Many Women Are Shot by Their Abusers. Kentucky’s Response? Arm Them.

Kentucky has lax restrictions on domestic abusers’ gun ownership—and the nation’s highest rate of fatal gun violence between partners.


This week, a Kentucky law kicks in that aims to protect domestic violence victims—not by taking away guns from their abusers, but by making it easier for victims to carry guns.

Kentucky has some of the most lax gun restrictions for domestic violence perps in the nation, and between 2003 and 2012, a greater percentage of intimate-partner homicides in Kentucky were committed with guns than anywhere else in the country. A number of states prohibit certain domestic abusers from possessing guns with laws that bar convicted stalkers, people subject to temporary restraining orders, or dating partners convicted of domestic violence from owning guns. Kentucky does none of that. For the chart above, Mother Jones looked at eight gun restrictions related to domestic violence that states have enacted; Kentucky had zero. (In the chart, Kentucky is in the upper right-hand corner.)

The new Kentucky law, which passed with overwhelming bipartisan support, doesn’t stop abusers from possessing a firearm. But it makes it easier for victims to carry a weapon.

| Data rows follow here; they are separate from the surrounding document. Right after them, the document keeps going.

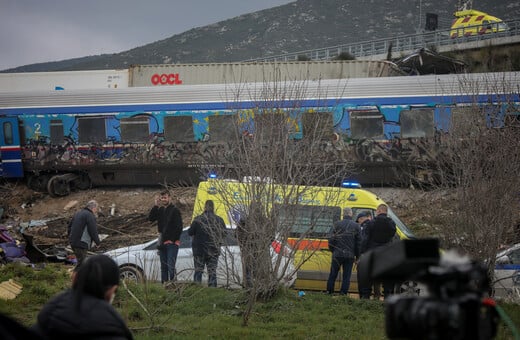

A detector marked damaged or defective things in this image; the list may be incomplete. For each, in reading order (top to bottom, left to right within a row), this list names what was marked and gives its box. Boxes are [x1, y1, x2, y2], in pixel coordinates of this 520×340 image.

broken window [77, 117, 106, 143]
broken window [122, 115, 152, 142]
broken window [165, 116, 193, 141]
broken window [209, 113, 238, 141]
damaged train car [1, 72, 520, 194]
broken window [300, 111, 334, 141]
broken window [348, 109, 384, 140]
broken window [402, 109, 434, 138]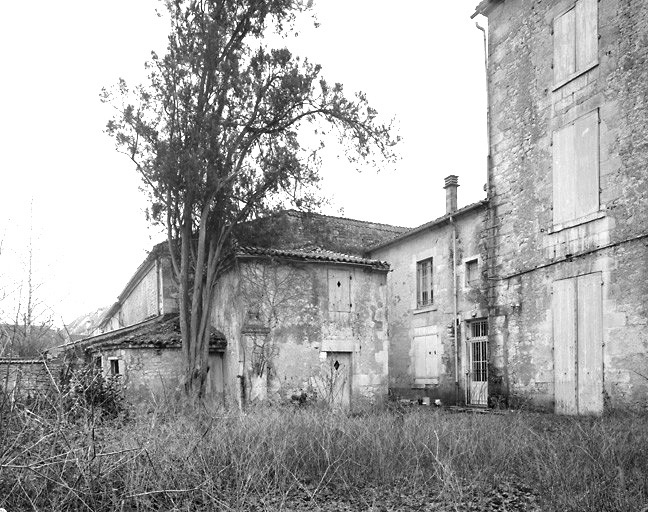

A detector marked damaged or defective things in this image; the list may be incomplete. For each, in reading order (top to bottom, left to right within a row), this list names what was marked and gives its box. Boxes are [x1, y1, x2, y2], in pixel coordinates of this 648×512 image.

peeling plaster wall [486, 0, 648, 410]
peeling plaster wall [211, 262, 390, 406]
peeling plaster wall [370, 207, 486, 404]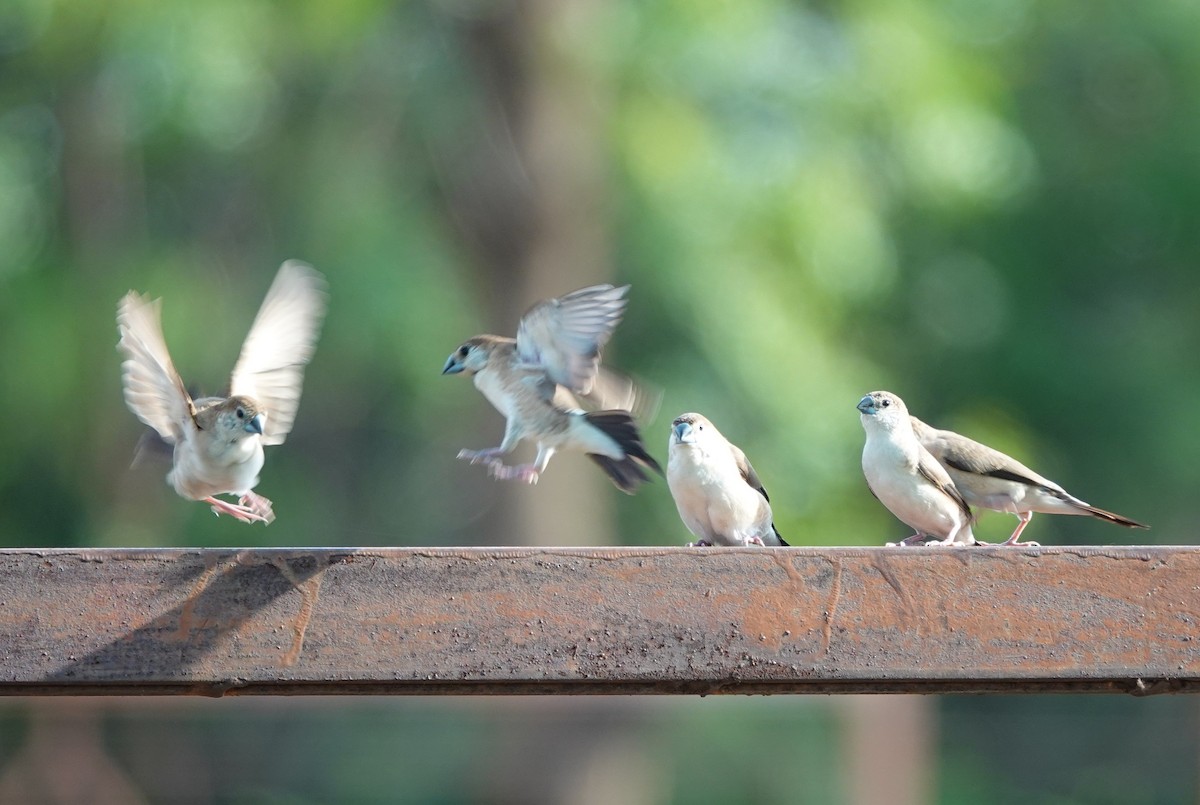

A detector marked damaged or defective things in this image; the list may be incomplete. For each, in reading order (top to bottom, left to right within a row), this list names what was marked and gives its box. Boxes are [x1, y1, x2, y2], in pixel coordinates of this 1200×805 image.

rusty metal beam [0, 548, 1192, 696]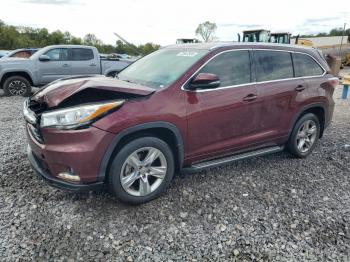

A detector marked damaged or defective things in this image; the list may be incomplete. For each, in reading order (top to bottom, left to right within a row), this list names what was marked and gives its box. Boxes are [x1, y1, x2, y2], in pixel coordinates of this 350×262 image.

crumpled hood [31, 75, 154, 107]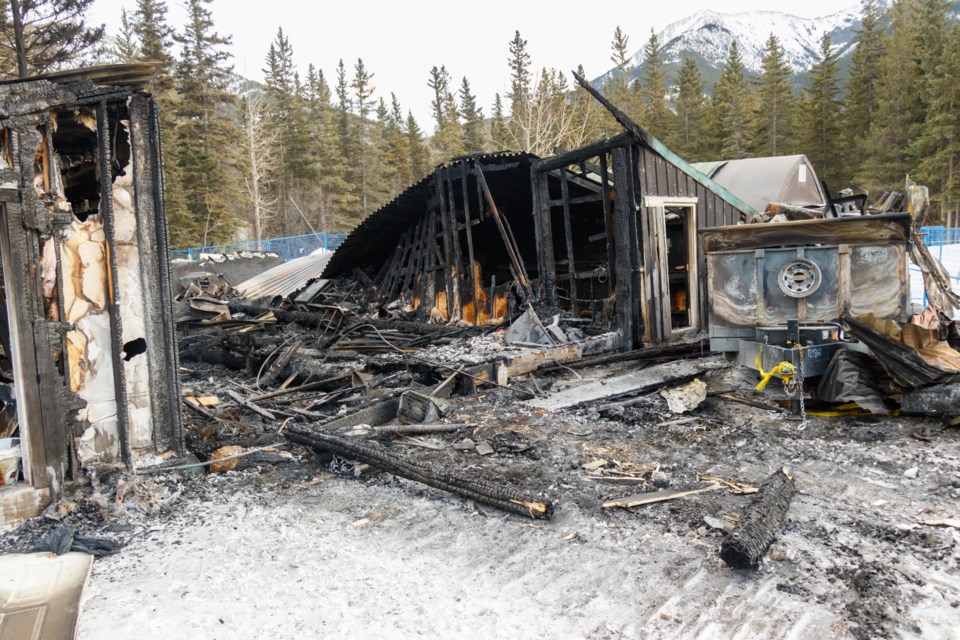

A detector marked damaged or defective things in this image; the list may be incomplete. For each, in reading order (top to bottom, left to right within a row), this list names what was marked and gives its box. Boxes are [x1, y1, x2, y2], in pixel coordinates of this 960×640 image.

burned structural timber [0, 63, 182, 520]
damaged trailer [0, 65, 182, 524]
fire-damaged building [0, 65, 182, 524]
burned structural timber [322, 79, 756, 352]
damaged trailer [322, 76, 756, 356]
fire-damaged building [322, 78, 756, 356]
charred wooden beam [284, 424, 552, 520]
charred wooden beam [720, 464, 796, 568]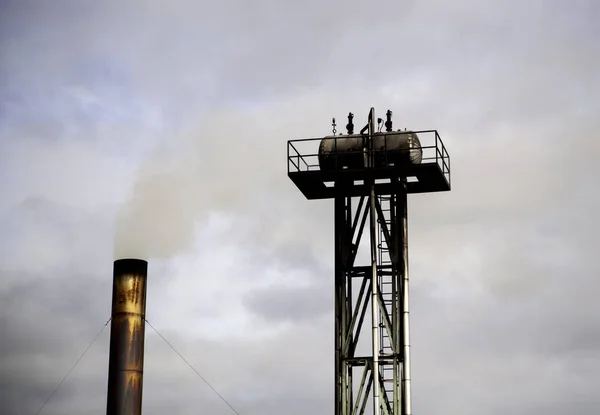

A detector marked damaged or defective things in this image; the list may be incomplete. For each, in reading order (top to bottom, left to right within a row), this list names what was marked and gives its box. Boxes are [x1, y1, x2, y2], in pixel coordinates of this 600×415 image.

rusty chimney [106, 258, 148, 414]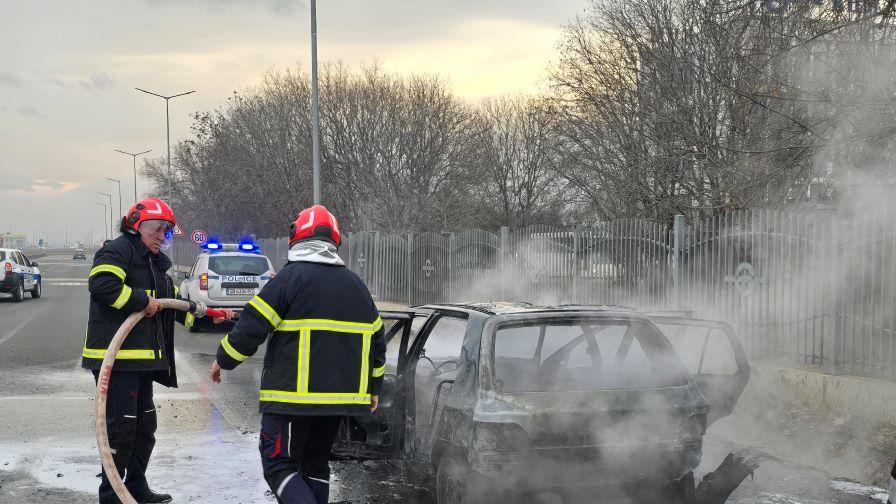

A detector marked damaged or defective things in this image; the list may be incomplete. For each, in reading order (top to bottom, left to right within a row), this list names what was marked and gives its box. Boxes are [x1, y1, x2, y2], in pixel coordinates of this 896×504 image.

burned car door [334, 310, 418, 458]
burned car [334, 302, 748, 502]
burned car door [652, 316, 748, 424]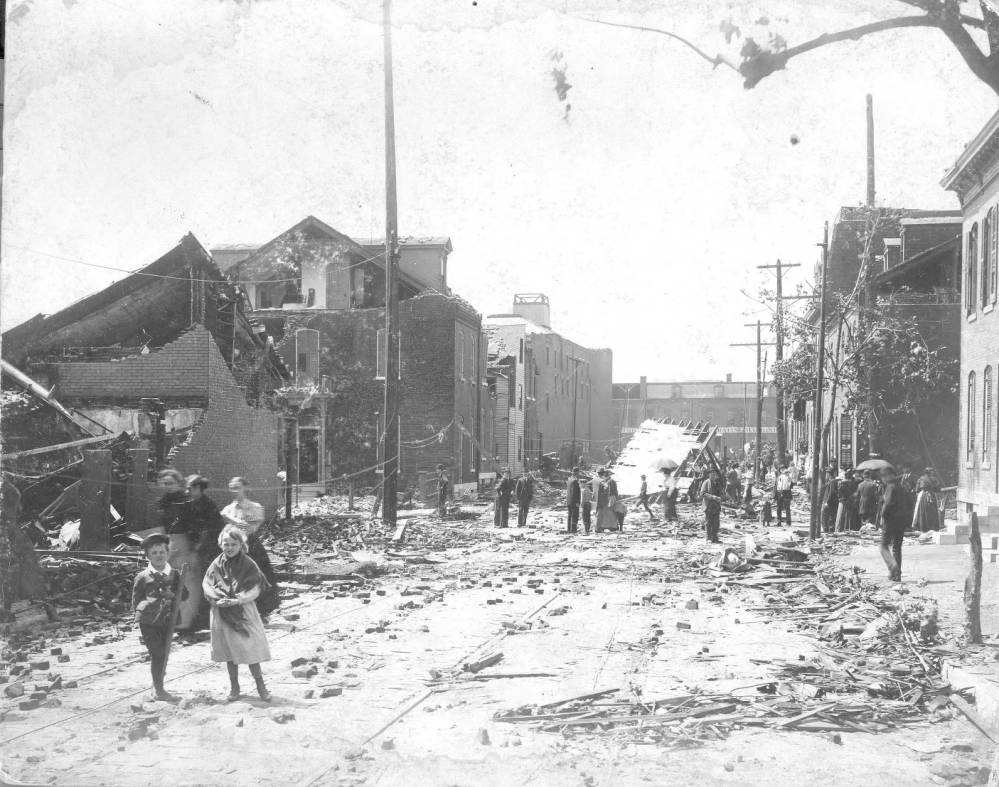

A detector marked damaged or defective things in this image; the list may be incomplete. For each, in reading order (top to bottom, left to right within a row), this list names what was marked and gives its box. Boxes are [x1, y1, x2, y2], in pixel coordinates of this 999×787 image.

damaged brick building [1, 231, 288, 524]
damaged brick building [213, 215, 490, 498]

Under the law, anyone granted an emergency protective order or who obtains a domestic violence order can apply for a permit to carry a concealed weapon, temporarily waiving the requirement to complete firearms training. (The person still has to complete a background check.) This means a victim (or someone threatened with domestic violence) can obtain a concealed carry permit in as little as 24 hours.

Here’s how that might play out in real life. Last year, Alisha Waters obtained an emergency protective order in Kentucky against her estranged husband, who was allegedly stalking her. Under Kentucky law, an emergency protective order does not bar the target of the order from possessing or purchasing firearms. (A new federal bill seeks to change that.) Her husband came to her workplace in Fort Thomas and shot her multiple times with a legally-obtained gun—rendering her a quadriplegic—before killing himself.

If the new Kentucky law had been in place, Waters’ husband would still have been allowed to purchase guns. But Waters would have been able to get an expedited concealed carry permit. She spoke to WLWT News 5 on Tuesday about the law, noting, “I don’t know that it’s a good idea.”

The new law is based on an argument long pushed by gun rights advocates: women are safer when they are toting guns. But researchers have questioned this notion. A study published in the Annals of Emergency Medicine found that 20 percent of women killed in California were murdered by an intimate partner using a gun. But among the female victims who had purchased handguns, that number jumped to 45 percent.

“In America, on average, 46 women are shot to death by a current or former husband or boyfriend each month,” says Stacey Radnor, a spokesperson for Everytown for Gun Safety. “This latest move in Kentucky is a distraction from what we should really be focusing on: saving women’s lives by keeping guns out of the hands of domestic abusers.”